With my Sparse Distributed Memory (SDM) basic implementation finally done, in which the Up/Down Counters won’t overflow, I’m ready to embark something bigger. At the moment, my implementation stores everything in random-access-memory (RAM), which is very limiting. I have utilize SDM with my reinforcement learning (rl), solving entailments in a set of 11,000 metrics, which occupies all my 16gb of ram. This is not ideal since, even with SDM, there are many collisions, granted they are better than random hashing collision provided by Tile Coding. Also, I can only do machine learning on a smaller and sparse set of data, due to the space. To amend all of this, it is clear what the next step is. Utilize database systems.

The Plan

Since all the “bottleneck” stems from the space requirements of the Up/Down Counters, it makes sense to somehow store all that stuff in database. For a quick review of what Up/Down Counters look like, see the figure below.

SDM Structure Image

What I want is to store each row in database.

Saving row to database

Considering that Up/Down Counters row represents a feature vector which is probably not that big, this might be sufficient. Problem occurs if the feature vector is actually huge, then we probably need a smarter way of segmenting each row into cells.

Saving chunks to database

Now we are more robust, allowing us to store bigger data. One thing to note is that storing each row will be faster, due to less “context-switching” when switching to another db entry. Cell solution can do the same by setting the column width to something equal to the size of data. Our final schema is represented by the image below.

Schema
  • Each UpDownCounter instance have a db entry.

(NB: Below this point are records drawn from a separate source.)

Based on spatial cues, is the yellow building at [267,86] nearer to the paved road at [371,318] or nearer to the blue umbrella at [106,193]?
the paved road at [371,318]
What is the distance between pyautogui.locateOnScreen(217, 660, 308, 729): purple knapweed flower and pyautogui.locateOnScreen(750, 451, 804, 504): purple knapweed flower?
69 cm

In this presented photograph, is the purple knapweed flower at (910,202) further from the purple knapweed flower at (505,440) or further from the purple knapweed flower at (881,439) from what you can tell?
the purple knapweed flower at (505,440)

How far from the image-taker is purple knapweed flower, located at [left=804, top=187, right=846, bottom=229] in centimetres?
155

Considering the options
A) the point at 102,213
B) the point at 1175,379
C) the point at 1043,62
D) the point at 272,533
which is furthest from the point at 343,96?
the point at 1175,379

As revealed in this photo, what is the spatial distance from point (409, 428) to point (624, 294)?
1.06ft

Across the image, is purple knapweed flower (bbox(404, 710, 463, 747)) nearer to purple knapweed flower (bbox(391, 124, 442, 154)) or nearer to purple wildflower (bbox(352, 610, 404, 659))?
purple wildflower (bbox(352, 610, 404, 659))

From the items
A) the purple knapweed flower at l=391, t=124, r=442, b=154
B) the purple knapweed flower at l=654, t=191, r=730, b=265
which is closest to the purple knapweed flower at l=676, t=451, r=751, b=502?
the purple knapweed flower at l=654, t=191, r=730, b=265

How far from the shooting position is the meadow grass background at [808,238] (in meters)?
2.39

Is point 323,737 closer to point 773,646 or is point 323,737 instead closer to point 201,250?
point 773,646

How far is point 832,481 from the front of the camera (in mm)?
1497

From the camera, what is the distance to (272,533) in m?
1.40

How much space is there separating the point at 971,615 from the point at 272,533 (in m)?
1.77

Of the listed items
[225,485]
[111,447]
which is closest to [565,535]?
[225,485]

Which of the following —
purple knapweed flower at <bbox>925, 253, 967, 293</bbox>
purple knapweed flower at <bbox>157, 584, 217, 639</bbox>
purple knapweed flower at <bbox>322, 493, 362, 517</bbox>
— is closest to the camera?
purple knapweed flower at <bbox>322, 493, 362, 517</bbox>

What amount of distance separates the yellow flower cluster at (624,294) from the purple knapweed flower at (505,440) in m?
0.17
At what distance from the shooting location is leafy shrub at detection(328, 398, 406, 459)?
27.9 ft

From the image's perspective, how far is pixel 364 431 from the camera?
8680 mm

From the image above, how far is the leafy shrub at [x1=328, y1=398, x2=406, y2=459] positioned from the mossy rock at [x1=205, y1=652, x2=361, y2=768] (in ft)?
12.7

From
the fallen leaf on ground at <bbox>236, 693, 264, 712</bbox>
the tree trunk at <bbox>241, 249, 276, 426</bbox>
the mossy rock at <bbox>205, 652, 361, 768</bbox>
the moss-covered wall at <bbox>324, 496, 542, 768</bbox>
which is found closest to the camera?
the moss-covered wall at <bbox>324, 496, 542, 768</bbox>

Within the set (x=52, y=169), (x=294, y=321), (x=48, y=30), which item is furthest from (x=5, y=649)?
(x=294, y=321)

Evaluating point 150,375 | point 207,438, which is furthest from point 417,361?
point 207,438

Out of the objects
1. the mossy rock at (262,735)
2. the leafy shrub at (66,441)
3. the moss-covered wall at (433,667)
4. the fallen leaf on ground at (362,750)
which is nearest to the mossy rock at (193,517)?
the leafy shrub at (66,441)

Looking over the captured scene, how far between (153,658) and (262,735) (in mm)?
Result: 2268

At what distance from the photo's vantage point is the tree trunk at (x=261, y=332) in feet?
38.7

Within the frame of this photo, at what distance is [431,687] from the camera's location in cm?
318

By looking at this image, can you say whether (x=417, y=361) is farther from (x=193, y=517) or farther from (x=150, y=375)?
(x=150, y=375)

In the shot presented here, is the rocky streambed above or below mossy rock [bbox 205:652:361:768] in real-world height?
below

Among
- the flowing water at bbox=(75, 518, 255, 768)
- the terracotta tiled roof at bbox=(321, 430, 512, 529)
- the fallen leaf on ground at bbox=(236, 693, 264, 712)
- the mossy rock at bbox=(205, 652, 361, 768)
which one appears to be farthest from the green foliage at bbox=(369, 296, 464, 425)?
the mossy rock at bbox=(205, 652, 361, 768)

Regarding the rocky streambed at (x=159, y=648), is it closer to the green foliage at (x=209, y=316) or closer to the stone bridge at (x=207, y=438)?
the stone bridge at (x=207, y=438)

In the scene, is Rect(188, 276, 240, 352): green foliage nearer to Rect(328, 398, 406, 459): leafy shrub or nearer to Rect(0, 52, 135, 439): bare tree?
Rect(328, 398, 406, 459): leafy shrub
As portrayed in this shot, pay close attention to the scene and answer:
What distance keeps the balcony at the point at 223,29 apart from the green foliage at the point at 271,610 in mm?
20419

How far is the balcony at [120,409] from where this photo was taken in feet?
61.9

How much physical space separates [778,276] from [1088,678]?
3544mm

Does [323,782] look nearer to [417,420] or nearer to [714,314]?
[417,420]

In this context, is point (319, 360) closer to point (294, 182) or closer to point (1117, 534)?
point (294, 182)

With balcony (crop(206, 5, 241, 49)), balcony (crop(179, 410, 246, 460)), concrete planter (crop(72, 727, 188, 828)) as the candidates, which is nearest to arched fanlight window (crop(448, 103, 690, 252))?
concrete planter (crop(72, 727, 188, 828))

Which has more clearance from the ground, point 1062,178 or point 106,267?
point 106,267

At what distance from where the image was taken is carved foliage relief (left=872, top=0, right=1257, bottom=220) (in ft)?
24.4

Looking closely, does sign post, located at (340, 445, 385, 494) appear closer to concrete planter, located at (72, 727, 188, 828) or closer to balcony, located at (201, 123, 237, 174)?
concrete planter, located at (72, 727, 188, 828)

    • Contains the size of each row, DataSize.
  • Each UpDownCounter instance have many associated Cell.

    • Contains the ChunkSize of the cell. Although can be saved in UpDownCounter, imagine, having some cell bigger than the other. This should allow for that possibility, although I don’t intend to use it (I don’t mind the redundancy that much).

    • And the data itself, BinData.

    • The row, col stores where this cell is located.

Choosing A Database

Since I don’t intend to uphold the CAP theorem, that is, the possibility of SDM incrementing the same counter at the same time should be possible, and I want horizontal scalability, I must choose one of the NoSQL database. I’ve looked at MongoDB and it’s C++ client (Note, my SDM implementation is in C++) and have found it difficult to build and install. I’ve also looked at Cassandra and it seems like a better fit for my problem. It was easy, way faster, and way scalable.

Conclusion

That’s it! We are done. See you in part 2 when I have a basic working implementation of this.